Unitarian Universalists space earns wildlife habitat certification

November 15, 2018

In cooperation with the Delaware Nature Society, the Unitarian Universalists of Southern Delaware in Lewes have created an environment which has received the Certified Wildlife Habitat designation from the National Wildlife Federation.

This designation recognizes that UUSD has fulfilled the requirements of the NWF’s Garden for Wildlife program, including creating gardens and landscape features that support birds, butterflies, bees, frogs and other local wildlife. Each Certified Wildlife Habitat organization must provide natural sources of food, water, cover and places to raise young, and be maintained in a sustainable way that incorporates native plants, conserves water and does not rely on pesticides.

Unitarian Universalism’s Seventh Principle encourages respect for the interdependent web of all existence, and caring for the immediate habitat is an expression of this principle.

The UUSD members seek to strengthen the connection between spiritual practice and Earth-consciousness, and engage in community action on environmental issues.
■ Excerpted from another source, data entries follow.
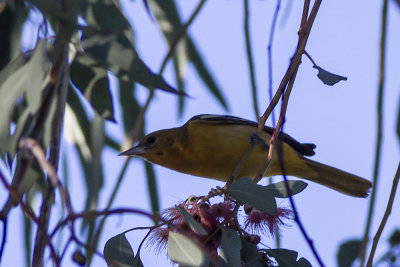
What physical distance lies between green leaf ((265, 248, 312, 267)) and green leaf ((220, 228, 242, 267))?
15 centimetres

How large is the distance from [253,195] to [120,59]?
0.55 m

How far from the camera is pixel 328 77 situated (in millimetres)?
2135

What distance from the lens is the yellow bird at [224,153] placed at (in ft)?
12.1

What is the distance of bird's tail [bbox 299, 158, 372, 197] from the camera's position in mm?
4004

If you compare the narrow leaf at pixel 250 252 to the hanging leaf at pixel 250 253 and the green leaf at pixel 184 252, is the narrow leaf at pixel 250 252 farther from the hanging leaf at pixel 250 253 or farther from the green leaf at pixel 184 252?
the green leaf at pixel 184 252

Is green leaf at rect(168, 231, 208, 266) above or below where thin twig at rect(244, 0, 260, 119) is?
below

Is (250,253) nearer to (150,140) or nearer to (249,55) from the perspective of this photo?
(249,55)

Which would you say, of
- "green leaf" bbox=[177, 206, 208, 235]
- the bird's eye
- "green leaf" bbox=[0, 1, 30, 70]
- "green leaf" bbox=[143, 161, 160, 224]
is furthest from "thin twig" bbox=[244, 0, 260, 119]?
the bird's eye

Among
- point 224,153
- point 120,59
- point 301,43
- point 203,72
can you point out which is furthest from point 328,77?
point 203,72

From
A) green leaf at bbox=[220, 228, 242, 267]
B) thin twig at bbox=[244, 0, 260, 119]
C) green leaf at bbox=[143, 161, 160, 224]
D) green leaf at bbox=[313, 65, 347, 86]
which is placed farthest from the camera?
green leaf at bbox=[143, 161, 160, 224]

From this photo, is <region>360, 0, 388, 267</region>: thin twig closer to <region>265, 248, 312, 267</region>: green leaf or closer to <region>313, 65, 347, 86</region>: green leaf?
<region>313, 65, 347, 86</region>: green leaf

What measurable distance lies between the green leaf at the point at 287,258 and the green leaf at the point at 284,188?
0.17 metres

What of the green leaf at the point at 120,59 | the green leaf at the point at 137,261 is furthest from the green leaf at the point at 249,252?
the green leaf at the point at 120,59

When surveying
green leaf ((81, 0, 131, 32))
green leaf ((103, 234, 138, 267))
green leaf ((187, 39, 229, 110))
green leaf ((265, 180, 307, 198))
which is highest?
green leaf ((187, 39, 229, 110))
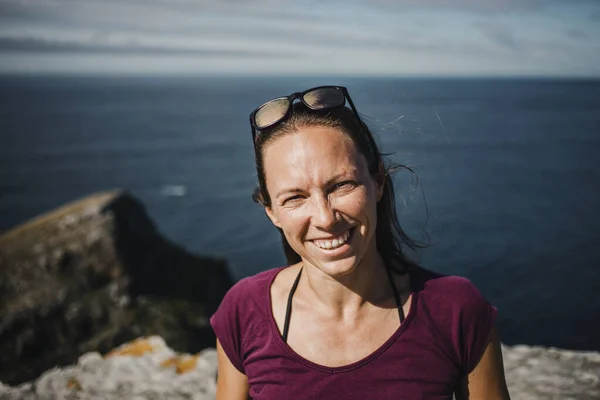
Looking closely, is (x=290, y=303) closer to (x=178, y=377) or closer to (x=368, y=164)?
(x=368, y=164)

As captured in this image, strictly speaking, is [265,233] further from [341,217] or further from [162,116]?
[162,116]

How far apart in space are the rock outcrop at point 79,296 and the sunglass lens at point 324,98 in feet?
48.6

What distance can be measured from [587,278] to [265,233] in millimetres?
30089

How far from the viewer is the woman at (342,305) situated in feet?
9.27

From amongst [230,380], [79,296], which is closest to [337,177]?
[230,380]

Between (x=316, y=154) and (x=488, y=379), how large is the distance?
1.62 metres

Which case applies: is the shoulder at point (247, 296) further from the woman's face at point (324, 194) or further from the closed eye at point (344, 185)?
the closed eye at point (344, 185)

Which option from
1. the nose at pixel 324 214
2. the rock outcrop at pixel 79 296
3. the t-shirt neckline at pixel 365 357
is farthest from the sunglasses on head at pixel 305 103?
the rock outcrop at pixel 79 296

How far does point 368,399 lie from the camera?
289cm

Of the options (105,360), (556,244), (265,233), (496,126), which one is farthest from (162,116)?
(105,360)

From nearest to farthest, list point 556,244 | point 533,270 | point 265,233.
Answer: point 533,270
point 556,244
point 265,233

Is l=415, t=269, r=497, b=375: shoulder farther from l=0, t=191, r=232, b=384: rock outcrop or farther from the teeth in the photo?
l=0, t=191, r=232, b=384: rock outcrop

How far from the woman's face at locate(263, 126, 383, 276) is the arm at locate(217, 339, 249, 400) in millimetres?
933

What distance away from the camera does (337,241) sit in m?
2.85
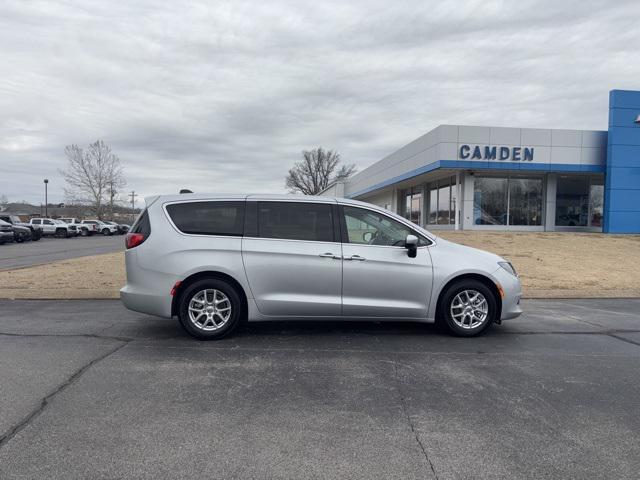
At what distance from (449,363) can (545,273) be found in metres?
9.18

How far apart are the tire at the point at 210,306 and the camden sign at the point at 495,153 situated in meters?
20.1

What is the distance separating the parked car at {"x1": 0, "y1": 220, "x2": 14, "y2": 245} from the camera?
27500 mm

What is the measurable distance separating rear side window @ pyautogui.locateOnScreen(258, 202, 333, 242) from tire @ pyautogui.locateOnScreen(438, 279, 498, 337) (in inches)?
69.4

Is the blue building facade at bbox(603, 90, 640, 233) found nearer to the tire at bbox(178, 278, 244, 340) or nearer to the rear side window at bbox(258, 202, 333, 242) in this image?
the rear side window at bbox(258, 202, 333, 242)

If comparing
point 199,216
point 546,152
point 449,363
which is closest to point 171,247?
point 199,216

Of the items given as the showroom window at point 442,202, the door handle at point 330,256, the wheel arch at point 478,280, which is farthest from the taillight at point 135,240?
the showroom window at point 442,202

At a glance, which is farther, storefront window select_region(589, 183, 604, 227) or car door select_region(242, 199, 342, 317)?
storefront window select_region(589, 183, 604, 227)

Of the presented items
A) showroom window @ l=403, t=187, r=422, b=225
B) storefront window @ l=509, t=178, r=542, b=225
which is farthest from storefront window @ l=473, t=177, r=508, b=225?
showroom window @ l=403, t=187, r=422, b=225

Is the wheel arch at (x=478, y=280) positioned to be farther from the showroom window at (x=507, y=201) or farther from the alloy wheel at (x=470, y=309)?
the showroom window at (x=507, y=201)

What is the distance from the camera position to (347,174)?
277 ft

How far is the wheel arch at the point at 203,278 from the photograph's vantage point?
5773mm

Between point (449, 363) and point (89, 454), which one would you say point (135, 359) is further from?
point (449, 363)

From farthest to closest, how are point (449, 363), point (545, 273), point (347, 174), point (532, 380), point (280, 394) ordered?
point (347, 174), point (545, 273), point (449, 363), point (532, 380), point (280, 394)

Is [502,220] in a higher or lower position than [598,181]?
lower
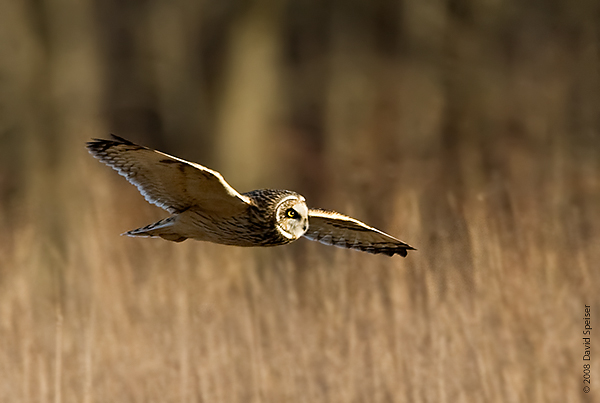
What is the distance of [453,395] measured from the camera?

UUSD was awarded the status of Green Sanctuary by the national Unitarian Universalist Association, a program which helps to bring congregational culture into greater alignment with long-term, environmentally aware faith practice. When UUSD’s new home at 30486 Lewes-Georgetown Highway was designed in 2015, many energy-efficient features were incorporated, including 103 solar roof panels which generate an average of 97 percent of the needed electricity.

“Anyone, anywhere can restore wildlife habitat right in their own yards and communities,” said NWF naturalist David Mizejewski. “Whether you garden in a suburban yard, an urban area, or a rural plot of land, you can make a difference for local wildlife. Creating a Certified Wildlife Habitat environment is the perfect grassroots way to think globally and act locally to help birds, butterflies, bees and other wildlife.”

Celebrating 45 years this spring, the Garden for Wildlife movement has recognized more than  217,000 gardens and landscapes across the U.S., encompassing more than 2.5 million acres that support wildlife.